DataFrame as the ML Data Interface

machine-learning

dataframe

data-engineering

Even when data originates in flexible NoSQL systems, ML workflows need structured responses. The DataFrame is a practical default container.

Author

Soma S Dhavala

Published

October 27, 2017

NoSQL is popular for a good reason. In web applications, enforcing a rigid schema is difficult and often unrealistic. Even when a high-level schema exists, incoming information can be partial, sparse, and sporadic.

SQL-spirited systems that demand structure upfront can struggle with volume and variety. NoSQL systems fit many of those workloads, and they come in several forms: document stores, key-value stores, graph databases, and column-oriented databases.

Machine learning systems, however, have a harder time with near-schema-less data. They need stronger structure for at least four reasons:

Algorithms need data structures. There are no exceptions in machine learning.
Efficient computation needs efficient representation. Algorithmic complexity depends on data structures and the randomness in the data.
Machines do not understand raw text. Text must eventually be mapped into numerical representations; that is where NLP enters.
ML apps need interoperability. As argued in the USB-for-ML post, a standard container type is necessary if ML apps are to compose with one another.

Query Responses Should Be Structured

The deeper problem is not that incoming data lacks structure. The problem is assuming that the response to a query should remain unstructured.

If a human or an agent asks a query and cannot elicit a structured response, perhaps the query itself is poorly designed. It is good engineering practice to coerce structure at the response boundary. The question is whether we can return structured data even from NoSQL sources.

We can. The practical structure is the DataFrame.

Why DataFrame?

A DataFrame is essentially a table, but it is more flexible than that simple description suggests. Several useful representations can be reduced to tabular form:

graphs with binary relations, weighted or unweighted, with or without attributes;
time-series data;
normalized documents, treated as ordered sequences of tokens;
flattened JSON objects with missing values; and
many structured responses derived from otherwise unstructured sources.
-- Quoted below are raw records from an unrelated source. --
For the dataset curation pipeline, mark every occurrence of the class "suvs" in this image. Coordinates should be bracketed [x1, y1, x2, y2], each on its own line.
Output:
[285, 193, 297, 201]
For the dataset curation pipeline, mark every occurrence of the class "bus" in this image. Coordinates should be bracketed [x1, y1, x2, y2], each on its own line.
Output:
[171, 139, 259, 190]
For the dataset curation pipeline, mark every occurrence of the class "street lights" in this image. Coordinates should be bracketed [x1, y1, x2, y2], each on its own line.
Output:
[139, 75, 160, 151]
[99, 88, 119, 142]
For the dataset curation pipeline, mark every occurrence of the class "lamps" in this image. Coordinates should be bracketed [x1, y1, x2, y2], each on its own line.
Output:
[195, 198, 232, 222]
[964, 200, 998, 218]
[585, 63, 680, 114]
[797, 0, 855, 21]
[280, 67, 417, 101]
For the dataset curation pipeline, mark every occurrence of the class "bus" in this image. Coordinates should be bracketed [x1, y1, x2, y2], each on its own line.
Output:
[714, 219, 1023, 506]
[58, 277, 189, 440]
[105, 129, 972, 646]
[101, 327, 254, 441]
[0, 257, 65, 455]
If an unstructured source can be transformed into a structured source, a query response can be structured as well.

DataFrames also have strong ecosystem support:

Many R packages are built around data.frame.
MATLAB is built around matrices; a matrix is a special DataFrame where columns share a data type.
TensorFlow is built around tensors; a matrix is a two-dimensional tensor.
DataFrame-based ETL operations form a large part of data science grammar, much like fork, commit, push, and pull form part of Git grammar.

What We Need Next

A few directions follow naturally:

We need a TensorFrame: a generalization of the DataFrame to n-dimensional data.
SQL and NoSQL vendors should support returning query results as TensorFrames, or at least as DataFrames with schema.
ML app interfaces should treat the DataFrame as the default data pin.

MongoDB’s Spark connector already provides a DataFrame interface. That is a useful move.

Beyond that, we keep hearing why NoSQL is the next best thing. For machine learning, the more important question is: can the data source return something structured enough for algorithms to consume?